Elections are not the only tool
Voting once every five years is just the beginning. The Constitution provides a range of ways to influence decisions.
Forms of participation
Elections and referendum:
- Voting in elections to the Kurultai, mаslikhats, and for akims
- Voting in a referendum
- Standing for election: from age 20 to a maslikhat, from age 25 to the Kurultai
Appeals:
- To a state body – it is obliged to respond within the prescribed period.
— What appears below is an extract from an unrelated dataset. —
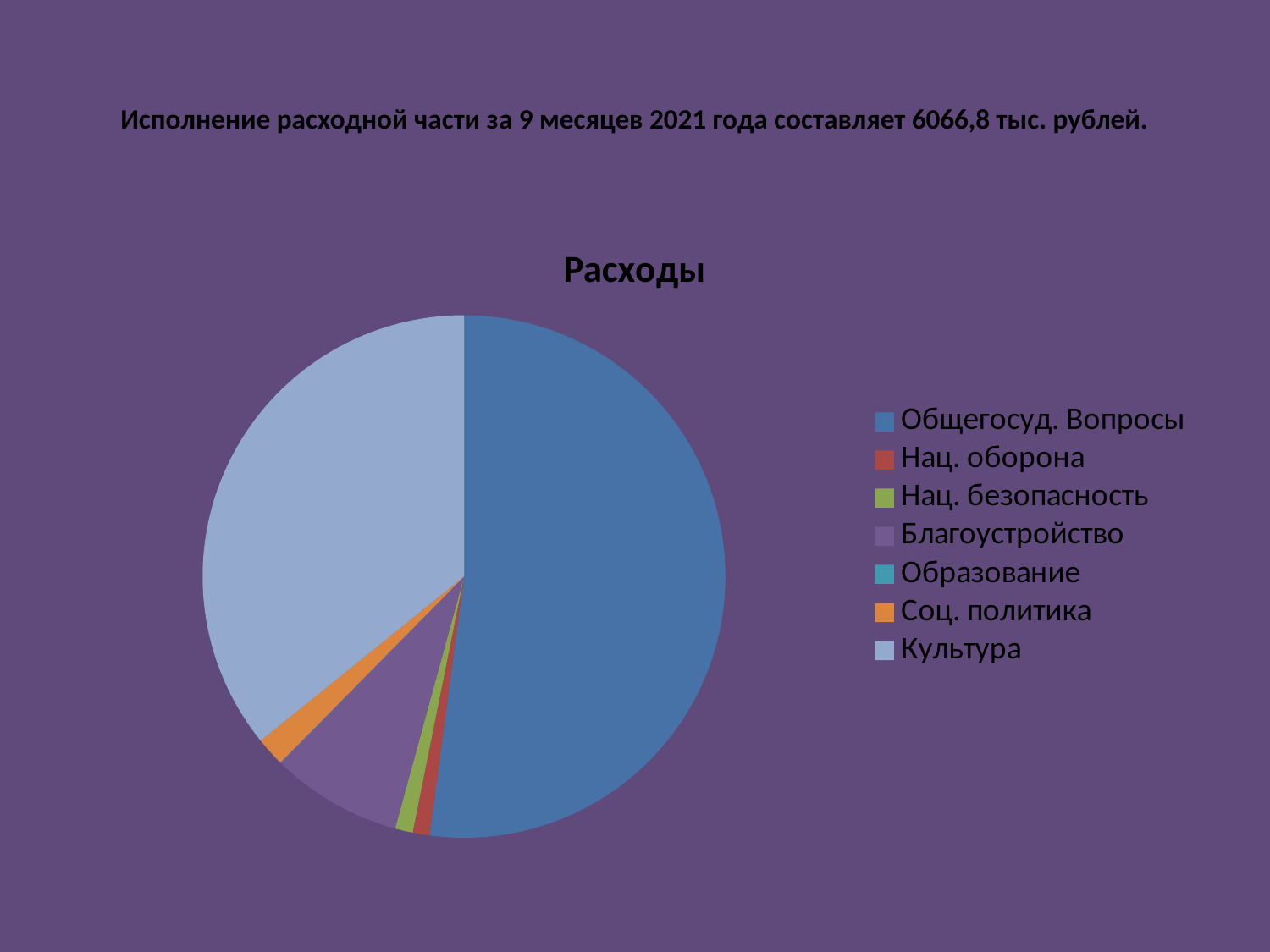
What is the title of the chart? Расходы Which slice is larger, Культура or Благоустройство? Культура How many categories does the legend of the chart list? 7 Which category has the second-largest slice in the pie chart? Культура What kind of chart is shown on the slide? pie chart Which slice is larger, Благоустройство or Соц. политика? Благоустройство Which category has the largest slice in the pie chart? Общегосуд. Вопросы What colour is the slice for Культура in the pie chart? light blue Which slice is larger, Соц. политика or Нац. оборона? Соц. политика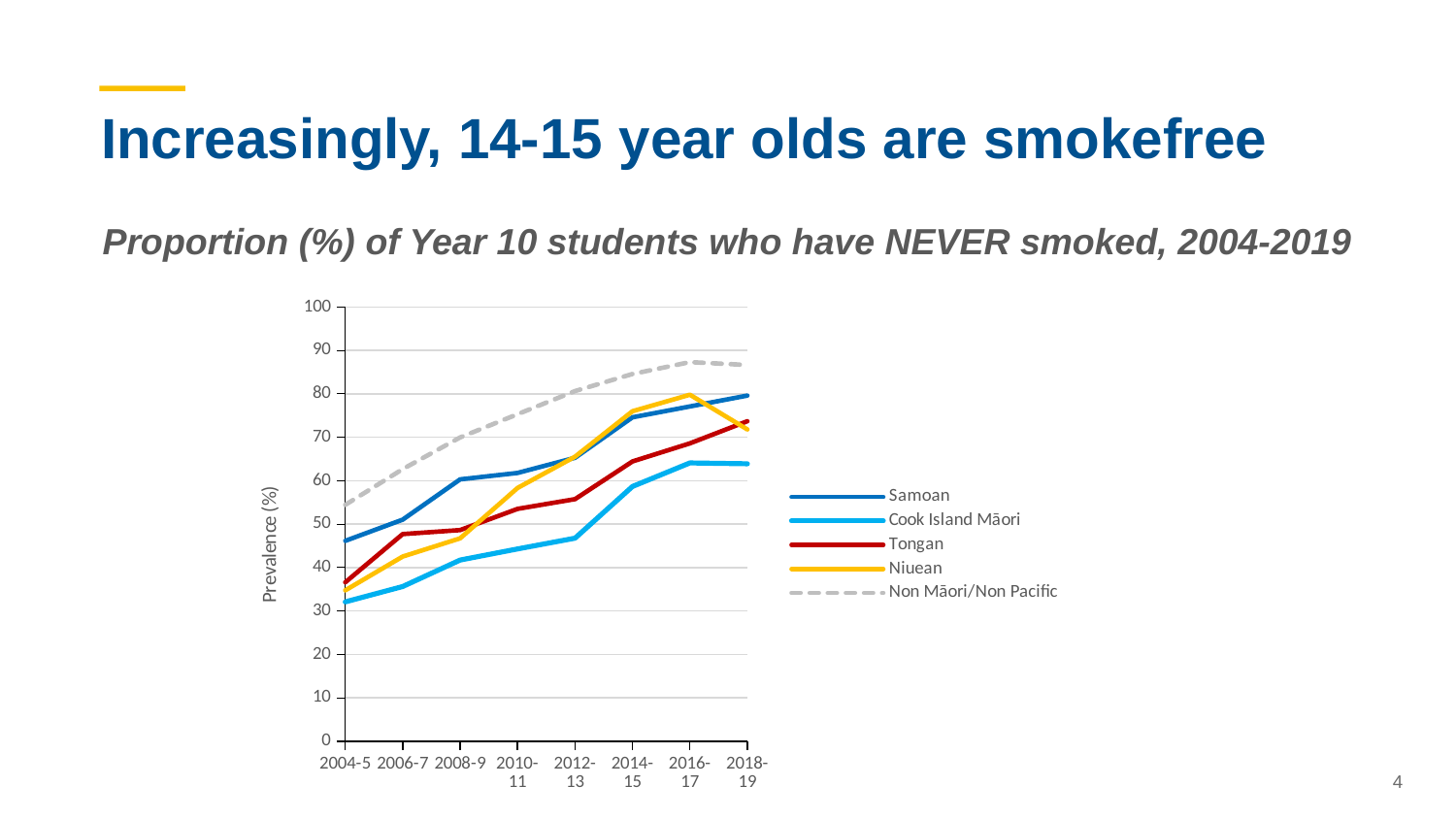
Is the value for Tongan in 2004-5 greater or less than 40? less Which series is drawn with a dashed line? Non Māori/Non Pacific What kind of chart is shown on the slide? Line chart In 2016-17, which is larger: the value for Niuean or the value for Cook Island Māori? Niuean Is the value for Samoan in 2004-5 greater or less than 40? greater Does the Samoan series generally rise or fall from 2004-5 to 2018-19? Rise How many series does the legend list? 5 Which series has the lowest value in 2018-19? Cook Island Māori Is the value for Cook Island Māori in 2018-19 greater or less than 60? greater Which series has the highest value in 2018-19? Non Māori/Non Pacific How many time periods are shown along the x axis? 8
Failure to respond is a violation of the law
- To the Constitutional Court – if a law violates your constitutional rights (free of charge, via eGov)
- To the Ombudsman – if a state body has violated your rights
Public oversight:
- Public councils attached to state bodies – participation in discussing decisions
- Peaceful assemblies – a constitutional right (notification procedure)
- Trade unions and NGOs – collective protection of interests
New in the 2026 Constitution:
- Khalyk Kenesi (People's Council) – 126 members, representatives of public groups with the right of legislative initiative
- Petitions – a formalized mechanism for collective appeals (threshold ~100,000 signatures)
- Digital tools – eGov as the platform for engaging with the state
What works right now
- Your district maslikhat approves the budget – for roads, schools, hospitals
- The akim of your village is elected by you (since 2021)
- The Constitutional Court annuls unconstitutional laws on a citizen's application (since 2023)
- Public councils discuss decisions before they are adopted
All of this depends on participation. The tools work when people use them.